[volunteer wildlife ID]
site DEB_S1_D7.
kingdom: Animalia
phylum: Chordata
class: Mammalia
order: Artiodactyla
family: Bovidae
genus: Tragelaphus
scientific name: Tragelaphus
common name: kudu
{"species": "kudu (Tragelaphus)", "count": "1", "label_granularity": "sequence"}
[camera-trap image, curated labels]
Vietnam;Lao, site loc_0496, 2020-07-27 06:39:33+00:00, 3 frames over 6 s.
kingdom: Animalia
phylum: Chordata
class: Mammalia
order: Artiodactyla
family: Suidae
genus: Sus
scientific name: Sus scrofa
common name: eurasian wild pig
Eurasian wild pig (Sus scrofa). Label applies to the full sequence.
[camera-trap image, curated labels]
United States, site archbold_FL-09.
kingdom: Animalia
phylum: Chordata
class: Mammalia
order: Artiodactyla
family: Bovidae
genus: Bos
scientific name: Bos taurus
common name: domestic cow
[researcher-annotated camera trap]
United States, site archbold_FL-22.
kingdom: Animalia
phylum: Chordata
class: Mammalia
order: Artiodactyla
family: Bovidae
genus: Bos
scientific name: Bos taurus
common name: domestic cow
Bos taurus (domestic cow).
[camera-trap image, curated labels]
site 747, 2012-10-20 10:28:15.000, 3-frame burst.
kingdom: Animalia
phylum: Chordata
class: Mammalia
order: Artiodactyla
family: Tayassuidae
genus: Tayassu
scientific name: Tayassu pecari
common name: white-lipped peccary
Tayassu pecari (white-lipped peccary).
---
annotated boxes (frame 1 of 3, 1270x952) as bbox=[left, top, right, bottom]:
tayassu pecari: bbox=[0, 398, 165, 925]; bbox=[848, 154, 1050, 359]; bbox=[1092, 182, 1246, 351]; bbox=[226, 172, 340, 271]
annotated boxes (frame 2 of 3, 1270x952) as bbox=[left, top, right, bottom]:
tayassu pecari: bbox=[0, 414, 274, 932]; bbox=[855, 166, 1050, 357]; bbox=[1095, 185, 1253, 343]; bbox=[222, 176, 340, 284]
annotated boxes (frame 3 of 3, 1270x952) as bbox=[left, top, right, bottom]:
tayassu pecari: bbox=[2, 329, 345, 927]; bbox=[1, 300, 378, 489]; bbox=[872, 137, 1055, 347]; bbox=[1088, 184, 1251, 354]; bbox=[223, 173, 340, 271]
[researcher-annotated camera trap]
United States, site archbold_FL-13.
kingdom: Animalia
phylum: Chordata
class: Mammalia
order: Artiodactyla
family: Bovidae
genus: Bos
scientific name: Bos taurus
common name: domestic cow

● ● ● ● ●

WORK TO BE COMPLETED =
Every entry must appear in the answer exactly as written.

ANSWER BOX =
[volunteer wildlife ID]
site DEB_S1_D7.
kingdom: Animalia
phylum: Chordata
class: Mammalia
order: Artiodactyla
family: Bovidae
genus: Tragelaphus
scientific name: Tragelaphus
common name: kudu
{"species": "kudu (Tragelaphus)", "count": "1", "label_granularity": "sequence"}
[camera-trap image, curated labels]
Vietnam;Lao, site loc_0496, 2020-07-27 06:39:33+00:00, 3 frames over 6 s.
kingdom: Animalia
phylum: Chordata
class: Mammalia
order: Artiodactyla
family: Suidae
genus: Sus
scientific name: Sus scrofa
common name: eurasian wild pig
Eurasian wild pig (Sus scrofa). Label applies to the full sequence.
[camera-trap image, curated labels]
United States, site archbold_FL-09.
kingdom: Animalia
phylum: Chordata
class: Mammalia
order: Artiodactyla
family: Bovidae
genus: Bos
scientific name: Bos taurus
common name: domestic cow
[researcher-annotated camera trap]
United States, site archbold_FL-22.
kingdom: Animalia
phylum: Chordata
class: Mammalia
order: Artiodactyla
family: Bovidae
genus: Bos
scientific name: Bos taurus
common name: domestic cow
Bos taurus (domestic cow).
[camera-trap image, curated labels]
site 747, 2012-10-20 10:28:15.000, 3-frame burst.
kingdom: Animalia
phylum: Chordata
class: Mammalia
order: Artiodactyla
family: Tayassuidae
genus: Tayassu
scientific name: Tayassu pecari
common name: white-lipped peccary
Tayassu pecari (white-lipped peccary).
---
annotated boxes (frame 1 of 3, 1270x952) as bbox=[left, top, right, bottom]:
tayassu pecari: bbox=[0, 398, 165, 925]; bbox=[848, 154, 1050, 359]; bbox=[1092, 182, 1246, 351]; bbox=[226, 172, 340, 271]
annotated boxes (frame 2 of 3, 1270x952) as bbox=[left, top, right, bottom]:
tayassu pecari: bbox=[0, 414, 274, 932]; bbox=[855, 166, 1050, 357]; bbox=[1095, 185, 1253, 343]; bbox=[222, 176, 340, 284]
annotated boxes (frame 3 of 3, 1270x952) as bbox=[left, top, right, bottom]:
tayassu pecari: bbox=[2, 329, 345, 927]; bbox=[1, 300, 378, 489]; bbox=[872, 137, 1055, 347]; bbox=[1088, 184, 1251, 354]; bbox=[223, 173, 340, 271]
[researcher-annotated camera trap]
United States, site archbold_FL-13.
kingdom: Animalia
phylum: Chordata
class: Mammalia
order: Artiodactyla
family: Bovidae
genus: Bos
scientific name: Bos taurus
common name: domestic cow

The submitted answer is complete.